Prévu fin juillet, le hajj est l’un des plus grands rassemblements au monde. En 2019, le pèlerinage, que tout fidèle musulman doit accomplir au moins une fois dans sa vie s’il en a les moyens, a attiré quelque 2,5 millions de fidèles.
Aujourd’hui, des milliers de musulmans à travers le monde attendent de savoir s’ils pourront l’effectuer cette année. Les autorités religieuses de chaque pays sont toujours dans l’attente de précisions de la part de l’Arabie saoudite.
Le ministre tunisien des Affaires religieuses Ahmed Adhoum a ainsi déclaré ce 13 juin à l’agence tunisienne TAP attendre des indications des autorités saoudiennes. Son homologue algérien, Youcef Belmehdi, avait dit la même chose quelques jours auparavant.
Pèlerins en stand-by
Au Maroc aussi, les autorités n’ont pas encore donné d’indications aux potentiels pèlerins. Cette année, ils étaient environ 34.000 à avoir prévu de voyager vers l’Arabie saoudite.
Un voyagiste casablancais spécialisé dans le tourisme religieux confie attendre avec empressement des clarifications : il a déjà dû gérer l’annulation de la omra, plus petit pèlerinage et qui a été suspendu en mars, et il est pressé par les clients qui se demandent s’ils doivent penser à demander des remboursements –la plupart ayant déjà payé les frais relatifs au hajj depuis plusieurs mois. Même situation en Égypte, en Turquie ou encore au Liban.
Une affluence telle que celle de 2019 semble exclue cette année : Riyad a demandé dès fin mars aux pays musulmans, chargés de sélectionner les pèlerins candidats, de reporter leurs préparatifs.
« La décision sera bientôt prise et annoncée », assure de son côté un responsable saoudien.
L’Indonésie, pays musulman le plus peuplé, a pris l’« amère et difficile » décision de renoncer au hajj, tout comme la Malaisie et Singapour. Le Sénégal a dit, lui, suspendre « toutes les formalités pour le voyage » des pèlerins.
En France, les fidèles ont été appelés par le Conseil français du culte musulman à « différer» leur pèlerinage à 2021.
Risque de contagion
En raison de la promiscuité entre pèlerins, le hajj peut devenir un énorme vecteur de contagion de la maladie Covid-19.

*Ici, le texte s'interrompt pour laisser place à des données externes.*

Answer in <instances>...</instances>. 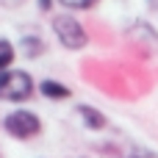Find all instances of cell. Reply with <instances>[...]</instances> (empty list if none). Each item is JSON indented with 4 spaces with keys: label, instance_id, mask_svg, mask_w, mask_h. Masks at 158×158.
<instances>
[{
    "label": "cell",
    "instance_id": "cell-1",
    "mask_svg": "<svg viewBox=\"0 0 158 158\" xmlns=\"http://www.w3.org/2000/svg\"><path fill=\"white\" fill-rule=\"evenodd\" d=\"M31 94H33V81L28 72H22V69L0 72V100L19 103V100H28Z\"/></svg>",
    "mask_w": 158,
    "mask_h": 158
},
{
    "label": "cell",
    "instance_id": "cell-2",
    "mask_svg": "<svg viewBox=\"0 0 158 158\" xmlns=\"http://www.w3.org/2000/svg\"><path fill=\"white\" fill-rule=\"evenodd\" d=\"M53 31H56V36H58V42H61L64 47H69V50L86 47V31H83L81 22L72 19L69 14L56 17V19H53Z\"/></svg>",
    "mask_w": 158,
    "mask_h": 158
},
{
    "label": "cell",
    "instance_id": "cell-3",
    "mask_svg": "<svg viewBox=\"0 0 158 158\" xmlns=\"http://www.w3.org/2000/svg\"><path fill=\"white\" fill-rule=\"evenodd\" d=\"M3 128L14 136V139H31V136H36L39 133V117L36 114H31V111H14V114H8L6 117V122H3Z\"/></svg>",
    "mask_w": 158,
    "mask_h": 158
},
{
    "label": "cell",
    "instance_id": "cell-4",
    "mask_svg": "<svg viewBox=\"0 0 158 158\" xmlns=\"http://www.w3.org/2000/svg\"><path fill=\"white\" fill-rule=\"evenodd\" d=\"M78 114H81V119L86 122L89 131H103V128L108 125V119H106L97 108H92V106H78Z\"/></svg>",
    "mask_w": 158,
    "mask_h": 158
},
{
    "label": "cell",
    "instance_id": "cell-5",
    "mask_svg": "<svg viewBox=\"0 0 158 158\" xmlns=\"http://www.w3.org/2000/svg\"><path fill=\"white\" fill-rule=\"evenodd\" d=\"M42 94L50 100H64V97H69V89L58 81H42Z\"/></svg>",
    "mask_w": 158,
    "mask_h": 158
},
{
    "label": "cell",
    "instance_id": "cell-6",
    "mask_svg": "<svg viewBox=\"0 0 158 158\" xmlns=\"http://www.w3.org/2000/svg\"><path fill=\"white\" fill-rule=\"evenodd\" d=\"M11 61H14V47H11V42L0 39V72H6V67Z\"/></svg>",
    "mask_w": 158,
    "mask_h": 158
},
{
    "label": "cell",
    "instance_id": "cell-7",
    "mask_svg": "<svg viewBox=\"0 0 158 158\" xmlns=\"http://www.w3.org/2000/svg\"><path fill=\"white\" fill-rule=\"evenodd\" d=\"M19 47L25 50V56H36V53H42L44 47H42V42L36 39V36H25L22 42H19Z\"/></svg>",
    "mask_w": 158,
    "mask_h": 158
},
{
    "label": "cell",
    "instance_id": "cell-8",
    "mask_svg": "<svg viewBox=\"0 0 158 158\" xmlns=\"http://www.w3.org/2000/svg\"><path fill=\"white\" fill-rule=\"evenodd\" d=\"M61 6H67V8H72V11H83V8H92V6H97L100 0H58Z\"/></svg>",
    "mask_w": 158,
    "mask_h": 158
},
{
    "label": "cell",
    "instance_id": "cell-9",
    "mask_svg": "<svg viewBox=\"0 0 158 158\" xmlns=\"http://www.w3.org/2000/svg\"><path fill=\"white\" fill-rule=\"evenodd\" d=\"M125 158H158V156H153V153H147V150H133L131 156H125Z\"/></svg>",
    "mask_w": 158,
    "mask_h": 158
},
{
    "label": "cell",
    "instance_id": "cell-10",
    "mask_svg": "<svg viewBox=\"0 0 158 158\" xmlns=\"http://www.w3.org/2000/svg\"><path fill=\"white\" fill-rule=\"evenodd\" d=\"M50 3H53V0H39V8H42V11H47V8H50Z\"/></svg>",
    "mask_w": 158,
    "mask_h": 158
},
{
    "label": "cell",
    "instance_id": "cell-11",
    "mask_svg": "<svg viewBox=\"0 0 158 158\" xmlns=\"http://www.w3.org/2000/svg\"><path fill=\"white\" fill-rule=\"evenodd\" d=\"M147 6H150L153 11H158V0H147Z\"/></svg>",
    "mask_w": 158,
    "mask_h": 158
}]
</instances>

Le pouvoir saoudien sait que la bonne gestion du hajj qui lui est dévolue de par son rôle de gardien des lieux saints de l’islam est une puissante source de légitimité politique, tant à l’extérieur qu’à l’intérieur du royaume.
ais cela engage aussi sa responsabilité. Déjà, des incidents mortels, dont une bousculade ayant fait en 2015 quelque 2 300 morts, avaient suscité des critiques sur la gestion du hajj par Riyad.
« Le retard dans l’annonce de sa décision montre que (l’Arabie saoudite) pèse les conséquences politiques de l’annulation du hajj ou de la réduction de son ampleur», estime Umar Karim, chercheur au Royal United Services Institute de Londres.
Une décision politique
Le royaume « gagne du temps», juge le responsable d’un pays d’Asie du sud.
« Si les Saoudiens disent, à la dernière minute, être prêts pour le hajj, de nombreux pays ne seront pas en mesure d’y participer», remarque-t-il.
De nombreux vols internationaux étant suspendus, un hajj n’accueillant que les personnes habitant en Arabie saoudite est un scénario possible, ajoute-t-il.
Avec 120.000 cas, dont plus de 1000 décès déclarés officiellement, le pays cherche toujours à contenir le nouveau coronavirus. Les autorités ont ainsi renforcé les mesures de confinement à Jeddah (ouest), porte d’entrée de la Mecque.